Es un plato sencillo, muy casero, pero profundamente característico de la cocina marroquí. Puede disfrutarse en cualquier momento del día: desayuno, almuerzo o cena ligera.
El Khlii tiene un aroma muy particular, reconocible desde la cocción, y forma parte de esas recetas tradicionales que dejan huella desde el primer bocado.
Ingredientes
- 3 a 5 piezas de Khlii (carne confitada y seca) con su grasa
- 3 a 4 huevos
- 1 cucharadita de comino
- Aceite de oliva (opcional, si es necesario)
- Sal al gusto
Preparación
- En una sartén, calienta las piezas de Khlii a fuego medio-bajo. Permite que la grasa se derrita lentamente hasta que esté caliente y ligeramente burbujeante.
- Agrega el comino y mezcla suavemente para perfumar la base.
- Casca los huevos directamente sobre la mezcla de carne confitada.
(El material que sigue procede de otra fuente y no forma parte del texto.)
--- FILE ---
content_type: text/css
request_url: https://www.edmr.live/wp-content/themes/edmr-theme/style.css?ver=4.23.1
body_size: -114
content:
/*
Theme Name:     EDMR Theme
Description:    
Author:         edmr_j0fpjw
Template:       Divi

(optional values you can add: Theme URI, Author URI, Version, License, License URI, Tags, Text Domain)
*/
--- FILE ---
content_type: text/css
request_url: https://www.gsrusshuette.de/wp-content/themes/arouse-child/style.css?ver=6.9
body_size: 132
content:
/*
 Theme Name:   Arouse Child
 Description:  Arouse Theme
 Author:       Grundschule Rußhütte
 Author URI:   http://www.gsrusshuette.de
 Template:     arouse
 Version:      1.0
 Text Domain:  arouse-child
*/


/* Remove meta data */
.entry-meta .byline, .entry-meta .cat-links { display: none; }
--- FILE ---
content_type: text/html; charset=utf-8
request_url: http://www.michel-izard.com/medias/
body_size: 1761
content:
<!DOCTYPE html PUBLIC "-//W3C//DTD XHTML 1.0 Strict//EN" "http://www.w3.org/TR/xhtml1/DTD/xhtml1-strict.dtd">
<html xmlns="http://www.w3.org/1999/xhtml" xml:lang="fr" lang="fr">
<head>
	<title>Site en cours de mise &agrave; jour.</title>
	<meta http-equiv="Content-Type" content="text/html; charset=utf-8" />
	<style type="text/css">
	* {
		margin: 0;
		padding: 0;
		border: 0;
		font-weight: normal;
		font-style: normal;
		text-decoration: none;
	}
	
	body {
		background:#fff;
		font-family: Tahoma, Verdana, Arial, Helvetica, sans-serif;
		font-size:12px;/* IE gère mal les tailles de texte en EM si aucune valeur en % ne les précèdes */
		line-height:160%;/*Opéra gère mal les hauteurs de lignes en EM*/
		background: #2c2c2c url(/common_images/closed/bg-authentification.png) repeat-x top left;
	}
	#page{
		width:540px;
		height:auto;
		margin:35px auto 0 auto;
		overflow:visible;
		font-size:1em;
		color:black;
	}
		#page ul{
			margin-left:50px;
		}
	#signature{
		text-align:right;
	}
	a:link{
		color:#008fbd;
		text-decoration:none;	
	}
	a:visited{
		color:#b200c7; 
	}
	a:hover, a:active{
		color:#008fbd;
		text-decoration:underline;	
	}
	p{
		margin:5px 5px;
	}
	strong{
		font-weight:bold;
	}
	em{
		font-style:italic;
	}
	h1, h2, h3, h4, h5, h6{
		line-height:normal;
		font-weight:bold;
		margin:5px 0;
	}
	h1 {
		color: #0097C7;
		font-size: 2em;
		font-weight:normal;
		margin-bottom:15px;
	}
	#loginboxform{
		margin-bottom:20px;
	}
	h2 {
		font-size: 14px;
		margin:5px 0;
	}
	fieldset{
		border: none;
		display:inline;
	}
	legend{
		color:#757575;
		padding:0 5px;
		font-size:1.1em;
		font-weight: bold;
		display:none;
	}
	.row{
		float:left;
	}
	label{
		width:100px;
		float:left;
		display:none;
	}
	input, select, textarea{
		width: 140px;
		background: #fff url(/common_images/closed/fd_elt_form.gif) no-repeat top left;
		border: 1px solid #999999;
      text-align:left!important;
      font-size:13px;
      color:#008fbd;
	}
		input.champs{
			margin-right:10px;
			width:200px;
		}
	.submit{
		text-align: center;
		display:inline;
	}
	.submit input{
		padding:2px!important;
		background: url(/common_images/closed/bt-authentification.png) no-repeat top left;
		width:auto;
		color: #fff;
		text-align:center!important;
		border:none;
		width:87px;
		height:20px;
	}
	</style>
Puedes dejar las yemas enteras o romperlas ligeramente según preferencia.
- Tapa la sartén y cocina durante 2 a 3 minutos, hasta que las claras estén completamente cocidas y las yemas permanezcan suaves.
- Retira del fuego y sirve inmediatamente.
En esta receta, el huevo absorbe el sabor profundo de la carne confitada, creando una combinación rica en proteína y muy saciante. Es un ejemplo perfecto de cómo el huevo puede integrarse en recetas tradicionales del mundo, aportando equilibrio, textura y nutrición.